Updated

Type Systems

As the course title suggests, Haskell is a typed functional programming language—in particular, it uses a statically-typed type system. This begs the question, "what is a type system?"

An online search for definitions might give you the following:

Definition (Type System). A type system is a tractable syntactic method for proving the absence of certain program behaviours by classifying phrases according to the kinds of values they compute.

Let us unpack the highlighted phrases in the definition above.

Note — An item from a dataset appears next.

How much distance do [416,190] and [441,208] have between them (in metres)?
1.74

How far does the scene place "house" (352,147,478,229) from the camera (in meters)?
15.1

Tractable syntactic method

Tractable more or less means easy, or polynomial time. Method refers to a formal method, which means it is a kind of mathematically formal process. The fact that it is a syntactic method means that this formal analysis can be done syntactically, without the need to appeal to a semantic analysis (although, static type checking is done against the static semantics of the type system). More or less, it can be performed without executing any of the code it is analyzing.

Proving the absence of certain program behaviours

In the case of type systems, this usually means that the type system is used to prove the absence of type errors. The realm of program analysis is broken down into roughly two kinds: over-approximation analyses, and under-approximation analyses. Notice that both perform approximations of program behaviour—this is because obtaining a precise specification of any program is undecidable. Generally, static analyses, like type checking, perform an over-approximation of program behaviour. An analogy of how this works is as follows: assume true program behaviour is \(x\) and buggy behaviour is at \(y\) (these are all positive numbers, let's say). We then over-approximate the true program behaviour, giving us \(x + \epsilon\). If we can show that \(x + \epsilon < y\), then we can guarantee that \(x < y\), so the program is not buggy.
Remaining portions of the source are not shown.